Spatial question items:
▼

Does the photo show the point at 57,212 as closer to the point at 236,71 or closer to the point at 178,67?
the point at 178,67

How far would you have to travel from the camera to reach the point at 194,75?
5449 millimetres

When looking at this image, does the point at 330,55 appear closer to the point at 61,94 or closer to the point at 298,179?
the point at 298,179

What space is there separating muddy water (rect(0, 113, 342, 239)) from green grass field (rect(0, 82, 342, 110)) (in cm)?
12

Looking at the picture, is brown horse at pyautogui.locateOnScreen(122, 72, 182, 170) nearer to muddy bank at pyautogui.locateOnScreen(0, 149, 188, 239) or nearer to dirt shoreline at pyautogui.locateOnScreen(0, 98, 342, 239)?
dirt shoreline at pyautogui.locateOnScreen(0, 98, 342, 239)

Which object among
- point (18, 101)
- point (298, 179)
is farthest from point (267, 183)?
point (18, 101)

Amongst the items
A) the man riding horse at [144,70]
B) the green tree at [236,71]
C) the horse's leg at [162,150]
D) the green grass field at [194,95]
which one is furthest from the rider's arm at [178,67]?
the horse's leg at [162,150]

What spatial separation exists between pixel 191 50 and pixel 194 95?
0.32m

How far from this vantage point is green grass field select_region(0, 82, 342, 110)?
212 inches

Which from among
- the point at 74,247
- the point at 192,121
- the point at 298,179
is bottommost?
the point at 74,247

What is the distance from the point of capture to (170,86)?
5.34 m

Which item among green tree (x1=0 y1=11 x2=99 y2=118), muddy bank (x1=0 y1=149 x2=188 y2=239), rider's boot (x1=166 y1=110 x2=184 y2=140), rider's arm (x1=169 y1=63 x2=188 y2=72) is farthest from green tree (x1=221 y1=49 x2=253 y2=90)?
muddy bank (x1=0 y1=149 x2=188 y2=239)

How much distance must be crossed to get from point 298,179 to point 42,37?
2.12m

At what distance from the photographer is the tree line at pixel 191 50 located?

▲

Direction:
Copy every one of the items above word for word.

Solution to the exercise:
Does the photo show the point at 57,212 as closer to the point at 236,71 or closer to the point at 178,67?
the point at 178,67

How far would you have to travel from the camera to reach the point at 194,75?
5449 millimetres

When looking at this image, does the point at 330,55 appear closer to the point at 61,94 or closer to the point at 298,179?
the point at 298,179

What space is there separating muddy water (rect(0, 113, 342, 239)) from green grass field (rect(0, 82, 342, 110)) (in cm)?
12

Looking at the picture, is brown horse at pyautogui.locateOnScreen(122, 72, 182, 170) nearer to muddy bank at pyautogui.locateOnScreen(0, 149, 188, 239) or nearer to dirt shoreline at pyautogui.locateOnScreen(0, 98, 342, 239)?
dirt shoreline at pyautogui.locateOnScreen(0, 98, 342, 239)

Which object among
- point (18, 101)
- point (298, 179)
is farthest from point (267, 183)?
point (18, 101)

Amongst the items
A) the man riding horse at [144,70]
B) the green tree at [236,71]
C) the horse's leg at [162,150]
D) the green grass field at [194,95]
which one is furthest from the rider's arm at [178,67]?
the horse's leg at [162,150]

What spatial separation exists between pixel 191 50 and pixel 194 95?
0.32m

How far from this vantage point is green grass field select_region(0, 82, 342, 110)?
212 inches

Which from among
- the point at 74,247
- the point at 192,121
- the point at 298,179
is bottommost?
the point at 74,247

What is the distance from the point of capture to (170,86)?
5.34 m

Which item among green tree (x1=0 y1=11 x2=99 y2=118), muddy bank (x1=0 y1=149 x2=188 y2=239), rider's boot (x1=166 y1=110 x2=184 y2=140), rider's arm (x1=169 y1=63 x2=188 y2=72) is farthest from green tree (x1=221 y1=49 x2=253 y2=90)?
muddy bank (x1=0 y1=149 x2=188 y2=239)

How much distance must be crossed to get from point 298,179 to point 42,37?
2.12m

At what distance from the photographer is the tree line at pixel 191 50 located?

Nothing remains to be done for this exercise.